Monday, November 22, 2010

I have been neglecting blogging for a few days because I seriously have not had it in me. I havn't been able to get my thoughts to slow enough to write out.

Basically, a few nurses from the state hospital came to see me on Friday. After meeting with them I got really, really upset, and I broke down when I was meeting with Emily. I cried about how I didn't want to get stuck in a state place, how scared I was, how I didn't know what to do, how to fix it. It just so happened to be lunch time, and my ensure plus was sitting on the table, and she asked me if I wanted to try. Through my tears I nodded yes, and she had me hold the cup. It felt so foreign, my hand didn't recognize the shape of the cup. It was weird. Then she had me lift it higher, and higher, and sell it, and finally take a sip.

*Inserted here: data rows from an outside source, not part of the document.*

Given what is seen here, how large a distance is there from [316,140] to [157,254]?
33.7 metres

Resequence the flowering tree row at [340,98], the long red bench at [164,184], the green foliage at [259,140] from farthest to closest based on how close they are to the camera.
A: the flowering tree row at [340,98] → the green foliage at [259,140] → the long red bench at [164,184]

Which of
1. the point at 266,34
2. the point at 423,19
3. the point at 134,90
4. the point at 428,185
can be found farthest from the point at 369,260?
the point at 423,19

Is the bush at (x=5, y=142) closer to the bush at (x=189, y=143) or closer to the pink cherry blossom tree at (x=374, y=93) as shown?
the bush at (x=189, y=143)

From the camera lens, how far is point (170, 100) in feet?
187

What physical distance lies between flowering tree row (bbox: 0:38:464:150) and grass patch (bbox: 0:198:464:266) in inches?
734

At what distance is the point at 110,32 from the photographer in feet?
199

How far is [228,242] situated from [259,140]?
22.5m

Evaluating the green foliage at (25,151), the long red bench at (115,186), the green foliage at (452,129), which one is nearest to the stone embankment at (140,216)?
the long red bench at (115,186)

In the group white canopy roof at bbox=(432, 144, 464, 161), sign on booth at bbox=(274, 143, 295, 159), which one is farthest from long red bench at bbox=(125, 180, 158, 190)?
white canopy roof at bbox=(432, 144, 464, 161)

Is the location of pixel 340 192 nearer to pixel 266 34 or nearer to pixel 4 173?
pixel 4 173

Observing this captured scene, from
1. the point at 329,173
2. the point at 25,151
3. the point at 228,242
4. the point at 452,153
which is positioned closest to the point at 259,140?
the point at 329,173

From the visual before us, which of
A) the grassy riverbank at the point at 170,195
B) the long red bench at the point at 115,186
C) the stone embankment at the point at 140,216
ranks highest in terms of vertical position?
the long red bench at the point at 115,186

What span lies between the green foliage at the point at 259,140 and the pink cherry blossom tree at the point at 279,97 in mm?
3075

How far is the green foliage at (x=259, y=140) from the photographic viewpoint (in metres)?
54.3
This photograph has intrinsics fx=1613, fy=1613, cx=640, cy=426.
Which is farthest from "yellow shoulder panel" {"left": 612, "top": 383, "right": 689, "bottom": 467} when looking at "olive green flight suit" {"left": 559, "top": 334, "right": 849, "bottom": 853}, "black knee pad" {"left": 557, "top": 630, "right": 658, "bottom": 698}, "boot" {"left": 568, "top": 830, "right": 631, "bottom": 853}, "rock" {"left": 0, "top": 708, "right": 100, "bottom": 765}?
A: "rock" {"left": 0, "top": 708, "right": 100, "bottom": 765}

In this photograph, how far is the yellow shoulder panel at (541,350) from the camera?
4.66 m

The first sip was brutal. I held it in my mouth, afraid to swallow. But I did it. And I kept going and finished the first cup. Emily had Katie come sit with us too, so that my nurse could see what was happening, and they let me throw the empty cup across the room. i got the rest of the ensure through the tube and I didnt fight it. I felt like such a hgue failure. But I am so scared to be stuck in a state hospital. Over the weekend I progressively started drinking more, and yesterday I finished it all, at all meals. This mornng I finished breakfast, but I sobbed the entire time. I just feel so gross. Like such a failure.

And right now I am feeling like it doesn't even matter if I drink it or not, like they are going to stick me in a state placce anyway, so why does it matter? The doctors said this morning that there is a hearing tomorrow, but no one will tell me what its about. I have called everyoe under the sun, no one can give me any answers, and I don't think thats fair. I feel like I have the right to know whats going on, the right to have someone advocating for me, and no one has talked to me about ANYTHING. And that just makes me so upset and anxious. Idon't have the slightest clue what the hearing is on, I assume it's about guardianship, but I have been working so hard to prove I don't need the guardians. To prove I don't need the state hospital. I have been sobbing all morning because I don't feel like anyone is on my side anymore, and they are jsut going to let me rot away in a state place. And when I get upset like this, is when I don't wantr anything in me, but if i don't keep drinking, it is just going to prove THEIR points.